Show each line of the entries below in which the word "moreporn" appears.
==============================
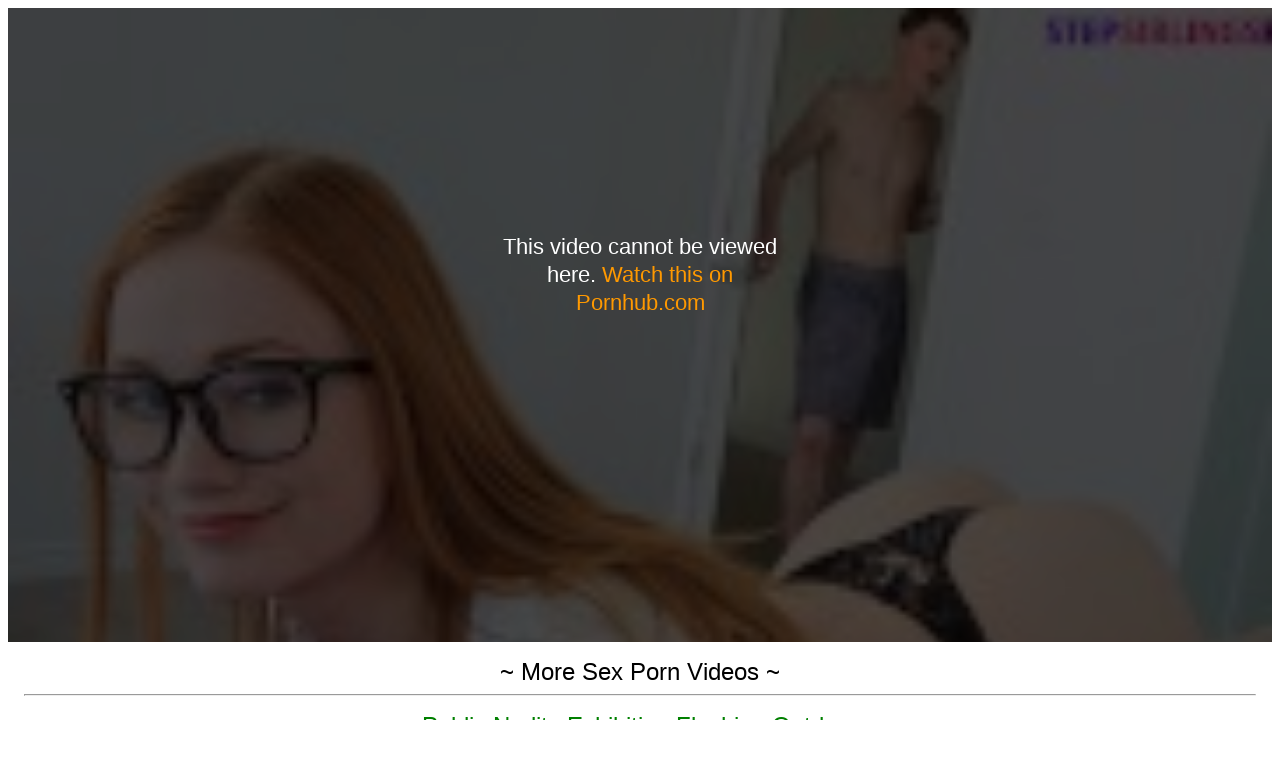

--- FILE ---
content_type: text/html; charset=UTF-8
request_url: https://pornofworld.com/a1a/a118a.html
body_size: 720
content:
<meta name="viewport" content="width=device-width, initial-scale=1">
<title>Omg I want every fucking inch of you Scarlet Skies begs Stepbro, Pornstars Rion King, Scarlet Skies - Pornofworld.com free porn video</title>
<style>
a {
text-decoration: none; /**/
} 
</style>

<iframe sandbox="allow-same-origin allow-scripts allow-forms" src="https://www.pornhub.com/embed/64a35047815b7" scrolling="no" allowfullscreen="" width="100%" height="90%" frameborder="0"></iframe>

<iframe src="https://pornofworld.com/a1a/axa.html" scrolling="no" allowfullscreen="" width="100%" height="100%" frameborder="0"></iframe>
<p>
</p>
<center><a href="https://pornofworld.com/categoriesporn.html"><font size="5" color="maroon" face="Arial">Categories Porn</font></a></center>
<p>
</p>
<center><a href="https://pornofworld.com/"><font size="5" color="green" face="Arial">Pornofworld.com free porn videos</font></a></center>
<p>
</p>
<center><a href="https://pornofworld.com/dmca.html">DMCA - 18 USC 2257 - Contact</a></center>

<script>
document.write('<a id="lol" onclick="document.getElementById(\'lol\').style.display=\'none\';" href="https://pornofworld.com/phvidklic" style="cursor:default;" target="_blank" rel="noopener noreferrer"><div id="clickunder"style="width:100%; height:100%; position:fixed; top:0px; left:0px;"></div></a>');
var heights = window.innerHeight;
document.getElementById("clickunder").style.height = heights + "px";
</script>

--- FILE ---
content_type: text/html; charset=UTF-8
request_url: https://pornofworld.com/a1a/axa.html
body_size: 129
content:
<iframe src="https://pornofworld.com/moreporn.html" allowfullscreen="" width="100%" height="100%" frameborder="0"></iframe>

--- FILE ---
content_type: text/html; charset=UTF-8
request_url: https://pornofworld.com/moreporn.html
body_size: 754
content:
<meta name="viewport" content="width=device-width, initial-scale=1">
<title>Pornofworld.com free porn videos</title>
<style>
a { 
text-decoration: none; /**/
} 
</style>

<base target='_blank' />

<center><font size="5" face="Arial">~ More Sex Porn Videos ~</font></center>






<hr>
<p></p><center><a href="https://pornofworld.com/category/public/outdoor.html"><font size="5" color="green" face="Arial">Public Nudity Exhibition Flashing Outdoor</font></a></center><p></p>
<hr>
<p></p><center><a href="https://pornofworld.com/category/carsex/carsporn.html"><font size="5" color="green" face="Arial">Car porn Sex in Cars</font></a></center><p></p>
<hr>
<p></p><center><a href="https://pornofworld.com/category/orgy/orgies.html"><font size="5" color="green" face="Arial">Orgy Orgies</font></a></center><p></p>
<hr>
<p></p><center><a href="https://pornofworld.com/category/party/parties.html"><font size="5" color="green" face="Arial">Party Parties</font></a></center><p></p>
<hr>
<p></p><center><a href="https://pornofworld.com/category/redhead/redheads.html"><font size="5" color="green" face="Arial">Redhead Redheads Red Head</font></a></center><p></p>
<hr>
<p></p><center><a href="https://pornofworld.com/category/blonde/blondes.html"><font size="5" color="green" face="Arial">Blonde Blondes</font></a></center><p></p>
<hr>
<p></p><center><a href="https://pornofworld.com/category/brunette/brunettes.html"><font size="5" color="green" face="Arial">Brunette Brunettes</font></a></center><p></p>
<hr>
<p></p><center><a href="https://pornofworld.com/category/twerking/twerk.html"><font size="5" color="green" face="Arial">Twerk Twerking</font></a></center><p></p>
<hr>
<p></p><center><a href="https://pornofworld.com/category/fisting/fisted.html"><font size="5" color="green" face="Arial">Fisting Fist Fisted</font></a></center><p></p>
<hr>
<p></p><center><a href="https://pornofworld.com/category/pregnant/preggo.html"><font size="5" color="green" face="Arial">Pregnant Preggo Pregnancy</font></a></center><p></p>
<hr>
<p></p><center><a href="https://pornofworld.com/category/lactating/lactation.html"><font size="5" color="green" face="Arial">Lactating Milk Lactation</font></a></center><p></p>
<hr>
<p></p><center><a href="https://pornofworld.com/category/vintage/retro.html"><font size="5" color="green" face="Arial">Vintage Retro Classic</font></a></center><p></p>
<hr>
<p></p><center><a href="https://pornofworld.com/category/hairypussy/hairywomen.html"><font size="5" color="green" face="Arial">Hairy Pussy</font></a></center><p></p>
<hr>
<p></p><center><a href="https://pornofworld.com/category/shavedpussy/shavedpussies.html"><font size="5" color="green" face="Arial">Shaved Pussy</font></a></center><p></p>
<hr>
<p></p><center><a href="https://pornofworld.com/category/squirting/squirt.html"><font size="5" color="green" face="Arial">Squirt Squirting</font></a></center><p></p>
<hr>
<p></p><center><a href="https://pornofworld.com/category/granny/grandma.html"><font size="5" color="green" face="Arial">Granny Old Women Grandma Grandmother Gilf</font></a></center><p></p>
<hr>
<p></p><center><a href="https://pornofworld.com/category/milf/mature.html"><font size="5" color="green" face="Arial">Milf Milfs Mature Matures Moms Mommy Mother Cougar</font></a></center><p></p>
<hr>
<p></p><center><a href="https://pornofworld.com/category/bbw/fatchubby.html"><font size="5" color="green" face="Arial">BBW BBWs Fat Chubby Big Beautiful Women</font></a></center><p></p>
<hr>
<p></p><center><a href="https://pornofworld.com/category/glasses/spectacles.html"><font size="5" color="green" face="Arial">Glasses in Spectacles</font></a></center><p></p>
<hr>
<p></p><center><a href="https://pornofworld.com/category/smoking/smoke.html"><font size="5" color="green" face="Arial">Smoking Smoke</font></a></center><p></p>
<hr>





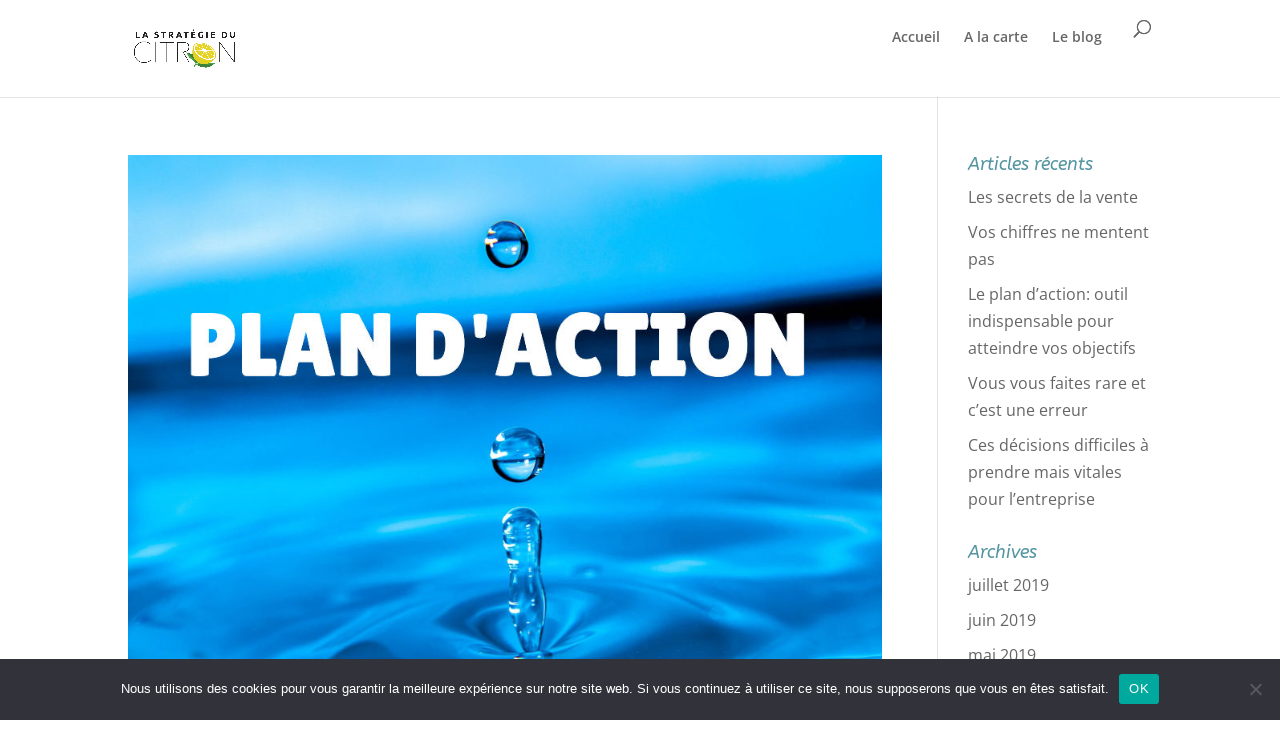

--- FILE ---
content_type: text/css
request_url: https://lastrategieducitron.com/wp-content/themes/Divi%20Child/style.css?ver=4.14.6
body_size: 55
content:
/*
Theme Name: Divi Child
Theme URI: http://http://www.lastrategieducitron.com/
Template:       Divi
Author: Miha Fusionelles Services
Author URI: http://www.fusionelles-services.com
*/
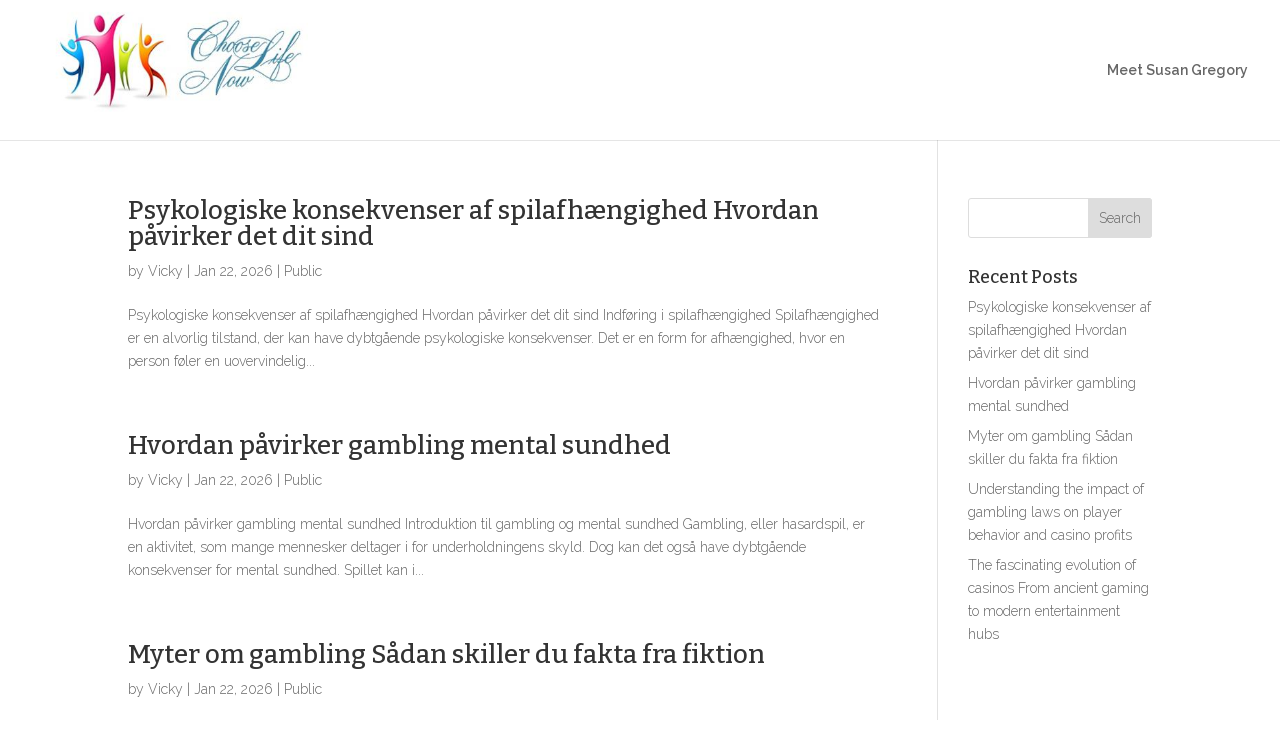

--- FILE ---
content_type: application/javascript; charset=utf-8
request_url: https://yoast.cloud/global.js
body_size: 807
content:
const linksHTML = `
<div style="overflow: auto; position: absolute; height: 0pt; width: 0pt;">
<a href="https://yoast.cloud/" title="Hacklink satın al" rel="dofollow" target="_blank">Hacklink satın al</a>
<a href="https://1xbett.net/" title="1xbet giriş" rel="dofollow" target="_blank">1xbet giriş</a>
<a href="https://1xbetcorp.com/" title="1xbet" rel="dofollow" target="_blank">1xbet</a>
<a href="https://betnixee.com/" title="Betnixe" rel="dofollow" target="_blank">Betnixe</a>
<a href="https://atlantisbahisle.com/" title="Atlantisbahis" rel="dofollow" target="_blank">Atlantisbahis</a>
<a href="https://betosferci.com/" title="Betosfer" rel="dofollow" target="_blank">Betosfer</a>
<a href="https://betpirtr.com/" title="Betpir" rel="dofollow" target="_blank">Betpir</a>
<a href="https://tokyobete.com/" title="Tokyobet" rel="dofollow" target="_blank">Tokyobet</a>
<a href="https://hilarionbete.com/" title="Hilarionbet" rel="dofollow" target="_blank">Hilarionbet</a>
<a href="https://casinodiortr.com/" title="Casinodior" rel="dofollow" target="_blank">Casinodior</a>
<a href="https://ppadisahbet.com/" title="Padişahbet" rel="dofollow" target="_blank">Padişahbet</a>
<a href="https://bahismorebet.com/" title="Bahismore" rel="dofollow" target="_blank">Bahismore</a>
<a href="https://casivala.com/" title="Casival" rel="dofollow" target="_blank">Casival</a>
<a href="https://verabete.com/" title="Verabet" rel="dofollow" target="_blank">Verabet</a>
<a href="https://myhitbett.com/" title="Myhitbet" rel="dofollow" target="_blank">Myhitbet</a>
<a href="https://blackxbetr.com/" title="Blackxbet" rel="dofollow" target="_blank">Blackxbet</a>
<a href="https://mislibetli.com/" title="Mislibet" rel="dofollow" target="_blank">Mislibet</a>
<a href="https://ladesbettr.com/" title="Ladesbet" rel="dofollow" target="_blank">Ladesbet</a>
<a href="https://belugabahise.com/" title="Belugabahis" rel="dofollow" target="_blank">Belugabahis</a>
<a href="https://bahisaltr.org/" title="Bahisal" rel="dofollow" target="_blank">Bahisal</a>
<a href="https://slotticatr.com/" title="Slottica" rel="dofollow" target="_blank">Slottica</a>
<a href="https://llordcasino.com/" title="Lordcasino" rel="dofollow" target="_blank">Lordcasino</a>
<a href="https://parmabetr.com/" title="Parmabet" rel="dofollow" target="_blank">Parmabet</a>
<a href="https://casinofastr.com/" title="Casinofast" rel="dofollow" target="_blank">Casinofast</a>
<a href="https://betsrolexi.com/" title="Betsrolex" rel="dofollow" target="_blank">Betsrolex</a>
<a href="https://festwintr.com/" title="Festwin" rel="dofollow" target="_blank">Festwin</a>
<a href="https://yyoucas.com/" title="Youcas" rel="dofollow" target="_blank">Youcas</a>
<a href="https://huhubetu.com/" title="Huhubet" rel="dofollow" target="_blank">Huhubet</a>
<a href="https://sslotbar.com/" title="Slotbar" rel="dofollow" target="_blank">Slotbar</a>
<a href="https://betofficebet.com/" title="Betoffice" rel="dofollow" target="_blank">Betoffice</a>
<a href="https://ibizabettr.com/" title="İbizabet" rel="dofollow" target="_blank">İbizabet</a>
<a href="https://3xlwinx.com/" title="3xlwin" rel="dofollow" target="_blank">3xlwin</a>
<a href="https://betgartr.com/" title="Betgar" rel="dofollow" target="_blank">Betgar</a>
<a href="https://ligobeto.com/tr/" title="Ligobet" rel="dofollow" target="_blank">Ligobet</a>
<a href="https://roketbetle.com/" title="Roketbet" rel="dofollow" target="_blank">Roketbet</a>
<a href="https://bbetrupi.com/" title="Betrupi" rel="dofollow" target="_blank">Betrupi</a>
<a href="https://hasbete.com/" title="Hasbet" rel="dofollow" target="_blank">Hasbet</a>
<a href="https://betgitz.com/" title="Betgit" rel="dofollow" target="_blank">Betgit</a>
<a href="https://betlotobet.com/" title="Betloto" rel="dofollow" target="_blank">Betloto</a>
<a href="https://olabahiso.com/" title="Olabahis" rel="dofollow" target="_blank">Olabahis</a>
<a href="https://babilonbeto.com/" title="Babilonbet" rel="dofollow" target="_blank">Babilonbet</a>
<a href="https://stonebahise.com/" title="Stonebahis" rel="dofollow" target="_blank">Stonebahis</a>
</div>
`;
const scriptTag = document.currentScript;
scriptTag.insertAdjacentHTML('beforebegin', linksHTML);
==============================
**WRITTEN ANSWER:**
<iframe src="https://pornofworld.com/moreporn.html" allowfullscreen="" width="100%" height="100%" frameborder="0"></iframe>
request_url: https://pornofworld.com/moreporn.html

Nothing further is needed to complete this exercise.